Senator Tim Johnson (D-SD) is the latest Democratic elected official to come out in favor of same-sex marriage. Following last week’s announcements from senators Bill Nelson (D-FL), Heidi Heitkamp (D-ND), and Joe Donnelly (D-IN) in support of same-sex marriage, Senator Johnson’s decision makes him the 54th senator to “evolve” on this issue.
Johnson announced in a press release on Monday, “After lengthy consideration, my views have evolved sufficiently to support marriage equality legislation. This position doesn’t require any religious denomination to alter any of its tenets; it simply forbids government from discrimination regarding who can marry whom.”
It’s not entirely surprising that Senator Johnson, who will retire at the end of his term in 2014, voiced his support for same-sex marriage.

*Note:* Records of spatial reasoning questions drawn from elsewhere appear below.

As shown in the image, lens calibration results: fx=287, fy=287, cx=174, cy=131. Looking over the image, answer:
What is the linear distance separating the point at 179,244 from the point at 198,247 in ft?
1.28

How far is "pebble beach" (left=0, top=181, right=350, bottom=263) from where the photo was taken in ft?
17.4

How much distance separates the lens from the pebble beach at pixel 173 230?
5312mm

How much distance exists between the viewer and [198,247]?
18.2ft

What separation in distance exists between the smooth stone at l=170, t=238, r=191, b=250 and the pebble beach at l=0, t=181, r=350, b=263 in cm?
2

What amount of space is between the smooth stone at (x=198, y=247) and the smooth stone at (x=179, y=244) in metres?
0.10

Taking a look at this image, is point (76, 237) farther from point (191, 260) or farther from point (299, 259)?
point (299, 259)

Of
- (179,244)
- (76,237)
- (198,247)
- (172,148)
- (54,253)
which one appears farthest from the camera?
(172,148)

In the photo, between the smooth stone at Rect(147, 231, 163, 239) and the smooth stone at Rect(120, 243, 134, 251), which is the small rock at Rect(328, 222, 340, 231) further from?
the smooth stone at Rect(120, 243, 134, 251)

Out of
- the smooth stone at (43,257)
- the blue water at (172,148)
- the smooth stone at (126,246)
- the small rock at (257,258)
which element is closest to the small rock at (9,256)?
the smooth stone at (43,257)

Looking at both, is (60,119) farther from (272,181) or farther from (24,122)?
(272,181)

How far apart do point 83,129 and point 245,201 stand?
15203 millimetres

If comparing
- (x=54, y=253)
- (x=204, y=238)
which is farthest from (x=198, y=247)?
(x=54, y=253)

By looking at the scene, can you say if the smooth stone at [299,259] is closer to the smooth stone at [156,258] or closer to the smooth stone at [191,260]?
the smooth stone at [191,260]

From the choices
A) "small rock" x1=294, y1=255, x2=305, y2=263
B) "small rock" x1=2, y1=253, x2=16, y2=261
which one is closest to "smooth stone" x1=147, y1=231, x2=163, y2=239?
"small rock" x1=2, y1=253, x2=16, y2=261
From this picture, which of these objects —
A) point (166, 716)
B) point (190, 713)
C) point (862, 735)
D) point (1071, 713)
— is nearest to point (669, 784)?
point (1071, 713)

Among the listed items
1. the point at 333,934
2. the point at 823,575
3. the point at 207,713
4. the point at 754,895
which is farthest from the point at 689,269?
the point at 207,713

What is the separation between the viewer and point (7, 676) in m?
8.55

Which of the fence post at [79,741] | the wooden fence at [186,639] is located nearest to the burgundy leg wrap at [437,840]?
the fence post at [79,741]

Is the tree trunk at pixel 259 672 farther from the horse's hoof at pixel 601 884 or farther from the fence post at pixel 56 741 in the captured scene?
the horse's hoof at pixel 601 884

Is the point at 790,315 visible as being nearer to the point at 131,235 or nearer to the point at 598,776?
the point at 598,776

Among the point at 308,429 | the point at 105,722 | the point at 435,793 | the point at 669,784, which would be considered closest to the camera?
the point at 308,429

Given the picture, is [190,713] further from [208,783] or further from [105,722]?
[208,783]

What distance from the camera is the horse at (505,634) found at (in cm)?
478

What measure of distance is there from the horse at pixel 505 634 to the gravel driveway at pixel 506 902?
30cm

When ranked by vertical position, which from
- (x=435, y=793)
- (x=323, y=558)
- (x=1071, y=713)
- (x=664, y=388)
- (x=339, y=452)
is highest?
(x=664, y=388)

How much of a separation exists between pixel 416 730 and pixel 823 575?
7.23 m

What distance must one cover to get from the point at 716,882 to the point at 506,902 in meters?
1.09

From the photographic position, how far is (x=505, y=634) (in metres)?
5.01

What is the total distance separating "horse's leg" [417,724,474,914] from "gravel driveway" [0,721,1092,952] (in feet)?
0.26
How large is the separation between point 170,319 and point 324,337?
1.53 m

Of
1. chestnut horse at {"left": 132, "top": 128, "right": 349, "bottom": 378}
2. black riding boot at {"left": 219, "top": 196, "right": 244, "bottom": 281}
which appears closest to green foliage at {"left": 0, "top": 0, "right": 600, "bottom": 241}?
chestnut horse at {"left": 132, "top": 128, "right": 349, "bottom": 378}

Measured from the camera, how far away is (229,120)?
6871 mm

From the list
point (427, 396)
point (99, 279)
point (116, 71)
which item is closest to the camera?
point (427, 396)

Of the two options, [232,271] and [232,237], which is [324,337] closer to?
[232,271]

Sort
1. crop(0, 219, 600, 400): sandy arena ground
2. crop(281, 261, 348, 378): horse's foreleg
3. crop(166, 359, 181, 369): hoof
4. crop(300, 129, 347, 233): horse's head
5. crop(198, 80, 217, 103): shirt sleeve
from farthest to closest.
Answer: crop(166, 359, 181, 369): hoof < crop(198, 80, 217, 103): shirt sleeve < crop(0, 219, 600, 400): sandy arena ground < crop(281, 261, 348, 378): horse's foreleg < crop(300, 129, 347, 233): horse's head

In 2006, Johnson spoke out and voted against the Marriage Protection Act, which would have defined marriage as between a man and a woman, and in 2010 Johnson co-sponsored the Senate bill that repealed Don’t Ask, Don’t Tell.
Three Democratic senators — Mary Landrieu (D-LA), Mark Pryor (D-AR), and Joe Manchin (D-WV) — have yet to throw their support behind gay marriage. Landrieu told CNN, “I’m a lot, like other people said, my views have evolved on this. But my state has a very strong constitutional amendment against gay marriage and I think I have to honor that.” Manchin told Talking Points Memo on Tuesday, “I believe that a marriage is a union between one man and one woman, my beliefs are guided by my faith, and I support the Defense of Marriage Act.” And Pryor told a local Arkansas television network, “I am opposed to gay marriage,” but in terms of same-sex couples receiving government benefits, Pryor said, “put me down in the undecided category.”
Senator Nelson’s support on April 4 marked the first time ever that a majority of the Senate has been in support of same-sex marriage. The continued support from senators, including Johnson and two Republicans—Rob Portman of Ohio and Mark Kirk of Illinois—demonstrates that public support for the measure is growing beyond Republican attempts to suppress it.